• _Job_: Extract every line in the rows below that contains the string "roadside", matching case exactly.
=== Records provided ===
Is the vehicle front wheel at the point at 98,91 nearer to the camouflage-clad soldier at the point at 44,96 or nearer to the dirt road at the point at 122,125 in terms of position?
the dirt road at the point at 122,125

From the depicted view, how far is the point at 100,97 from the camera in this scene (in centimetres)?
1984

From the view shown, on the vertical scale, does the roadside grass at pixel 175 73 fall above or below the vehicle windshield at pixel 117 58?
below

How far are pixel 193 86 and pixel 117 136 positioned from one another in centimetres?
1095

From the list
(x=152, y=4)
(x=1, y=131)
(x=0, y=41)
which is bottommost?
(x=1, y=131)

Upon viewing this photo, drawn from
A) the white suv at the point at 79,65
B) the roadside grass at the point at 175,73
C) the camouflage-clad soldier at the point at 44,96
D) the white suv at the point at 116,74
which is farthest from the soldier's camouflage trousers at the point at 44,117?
===
=== Records provided ===
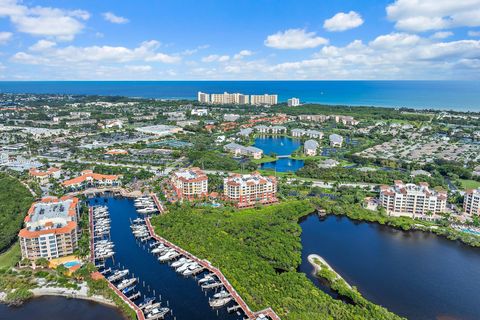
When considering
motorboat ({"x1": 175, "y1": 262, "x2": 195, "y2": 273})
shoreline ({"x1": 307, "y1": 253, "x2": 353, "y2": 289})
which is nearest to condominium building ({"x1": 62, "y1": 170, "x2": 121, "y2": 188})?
===
• _Task result_:
From the view shown, on the vertical scale, does the roadside grass at pixel 175 73 fall above or below the vehicle windshield at pixel 117 58?
B) the roadside grass at the point at 175,73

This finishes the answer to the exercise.